- EXTRAIT DU DOCUMENT -
Or tout cela ira beaucoup plus vite que nous ne le pensions il y a peu encore. Du reste, que l’immortalité ou, pour mieux dire et parler comme les anciens, la « vie sans fin » soit pour ce siècle ou pour le prochain importe peu : l’essentiel est qu’il n’y a aucune raison « rationnelle » de supposer que les recherches scientifiques n’iront pas au bout de leur finalité ultime qui n’est autre que la victoire sur la mort.

L’homme pourra très bientôt, c’est inévitable, s’arroger enfin le pouvoir exorbitant de dominer la mort.

- ENTRÉES EXTRAITES -
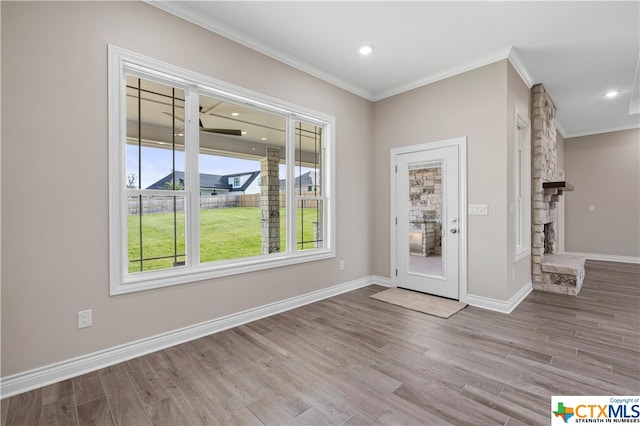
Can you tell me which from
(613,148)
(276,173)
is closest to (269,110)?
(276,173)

--

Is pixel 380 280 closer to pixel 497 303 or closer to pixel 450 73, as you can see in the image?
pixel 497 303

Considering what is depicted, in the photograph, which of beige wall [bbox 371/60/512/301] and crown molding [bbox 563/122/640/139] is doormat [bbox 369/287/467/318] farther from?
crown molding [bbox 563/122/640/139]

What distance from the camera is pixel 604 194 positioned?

- À FAIRE -
A – D'après l'extrait, quelle est la finalité ultime des recherches scientifiques ?
B – Dans l'extrait, recopiez tout ce qui va de « Or tout cela » jusqu'à « dominer la mort. », en remplaçant « la mort » par « le vieillissement ».
C – Traduisez en anglais cette phrase de l'extrait : « L’homme pourra très bientôt, c’est inévitable, s’arroger enfin le pouvoir exorbitant de dominer la mort. »

- CORRIGÉ -
A – La victoire sur la mort.

B –
Or tout cela ira beaucoup plus vite que nous ne le pensions il y a peu encore. Du reste, que l’immortalité ou, pour mieux dire et parler comme les anciens, la « vie sans fin » soit pour ce siècle ou pour le prochain importe peu : l’essentiel est qu’il n’y a aucune raison « rationnelle » de supposer que les recherches scientifiques n’iront pas au bout de leur finalité ultime qui n’est autre que la victoire sur le vieillissement.

L’homme pourra très bientôt, c’est inévitable, s’arroger enfin le pouvoir exorbitant de dominer le vieillissement.

C – Very soon, and this is inevitable, man will at last be able to claim for himself the exorbitant power to master death.